Earlier, on December 25, MHG lawyers filed a challenge to judge Mikhail Kazakov, who did not allow all lawyers to familiarize themselves with the case materials, but he did not accept it.
Kazakov is known for the fact that on December 29, 2021, he decided to liquidate another oldest Russian public organization, the Memorial human rights center (recognized as an NGO-foreign agent in Russia). Then the court satisfied the claim of the capital’s prosecutor’s office.
Earlier, on December 28, 2021, the Supreme Court of Russia liquidated the International Memorial, also recognized as an NGO-foreign agent.

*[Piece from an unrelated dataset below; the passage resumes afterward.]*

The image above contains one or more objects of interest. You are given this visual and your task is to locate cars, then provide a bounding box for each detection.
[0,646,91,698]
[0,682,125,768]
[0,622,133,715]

The reason for the appeal of the supervisory authority to the court was the lack of markings on the materials of the organization, as in the case of the human rights center of the same name.
The Moscow Helsinki Group was founded on May 12, 1976. The organizer and first head of the MHG was a Soviet physicist, corresponding member of the Academy of Sciences of the Armenian SSR, dissident Yuri Orlov. From May 1996 until the end of her life (2018), the chairman of the MHG was human rights activist Lyudmila Alekseeva. She died at the age of 91. During her lifetime, she was a member of the Human Rights Commission under the President of the Russian Federation, as well as the President’s Council for the Development of Civil Society. After her death, three co-chairs were elected to the MHG. The main activity of the organization is the collection of information about the violation of human rights in the course of legal proceedings. The MHG has always covered the processes not only in Moscow, but also in other regions of Russia.